Material for the task.

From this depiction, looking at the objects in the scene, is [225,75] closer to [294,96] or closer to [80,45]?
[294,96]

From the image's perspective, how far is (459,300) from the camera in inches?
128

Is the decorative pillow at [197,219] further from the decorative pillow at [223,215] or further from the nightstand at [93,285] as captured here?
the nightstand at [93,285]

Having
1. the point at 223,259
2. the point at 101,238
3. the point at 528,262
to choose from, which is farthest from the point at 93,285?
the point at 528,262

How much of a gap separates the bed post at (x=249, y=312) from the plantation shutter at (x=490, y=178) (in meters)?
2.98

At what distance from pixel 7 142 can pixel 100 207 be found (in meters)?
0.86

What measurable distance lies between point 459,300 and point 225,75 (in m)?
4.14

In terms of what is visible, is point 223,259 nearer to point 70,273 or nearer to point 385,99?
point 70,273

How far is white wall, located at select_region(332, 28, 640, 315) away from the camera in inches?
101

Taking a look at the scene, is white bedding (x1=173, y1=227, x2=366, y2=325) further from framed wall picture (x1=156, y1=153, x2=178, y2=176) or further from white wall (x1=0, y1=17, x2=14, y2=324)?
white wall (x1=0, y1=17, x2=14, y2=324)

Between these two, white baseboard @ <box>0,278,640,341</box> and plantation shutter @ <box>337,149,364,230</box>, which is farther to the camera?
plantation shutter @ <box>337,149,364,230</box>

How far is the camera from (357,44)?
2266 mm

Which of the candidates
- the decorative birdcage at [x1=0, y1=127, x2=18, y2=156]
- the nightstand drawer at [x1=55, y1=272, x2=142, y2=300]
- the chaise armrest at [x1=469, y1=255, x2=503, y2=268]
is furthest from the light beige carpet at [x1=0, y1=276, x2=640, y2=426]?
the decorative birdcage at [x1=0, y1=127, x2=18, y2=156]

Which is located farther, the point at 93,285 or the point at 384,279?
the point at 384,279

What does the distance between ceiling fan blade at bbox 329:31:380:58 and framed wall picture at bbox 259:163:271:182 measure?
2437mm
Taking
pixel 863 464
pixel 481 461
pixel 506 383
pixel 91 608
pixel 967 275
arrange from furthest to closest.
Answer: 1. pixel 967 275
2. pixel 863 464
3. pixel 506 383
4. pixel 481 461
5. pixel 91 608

Written request. In the listing above, find the line containing "How far is the camera from (357,44)?" and please quote exactly that line through the last one, and no other lines.

Answer to the task.
How far is the camera from (357,44)?
2266 mm

Which of the candidates
- the decorative birdcage at [x1=0, y1=127, x2=18, y2=156]
- the nightstand drawer at [x1=55, y1=272, x2=142, y2=300]
- the chaise armrest at [x1=469, y1=255, x2=503, y2=268]
is furthest from the light beige carpet at [x1=0, y1=276, x2=640, y2=426]?
the decorative birdcage at [x1=0, y1=127, x2=18, y2=156]

Which is located farther, the point at 93,285 or the point at 384,279?
the point at 384,279

What does the distance between ceiling fan blade at bbox 329:31:380:58 and framed wall picture at bbox 259:163:271:182 measure?
2437mm
Taking
pixel 863 464
pixel 481 461
pixel 506 383
pixel 91 608
pixel 967 275
arrange from furthest to closest.
Answer: 1. pixel 967 275
2. pixel 863 464
3. pixel 506 383
4. pixel 481 461
5. pixel 91 608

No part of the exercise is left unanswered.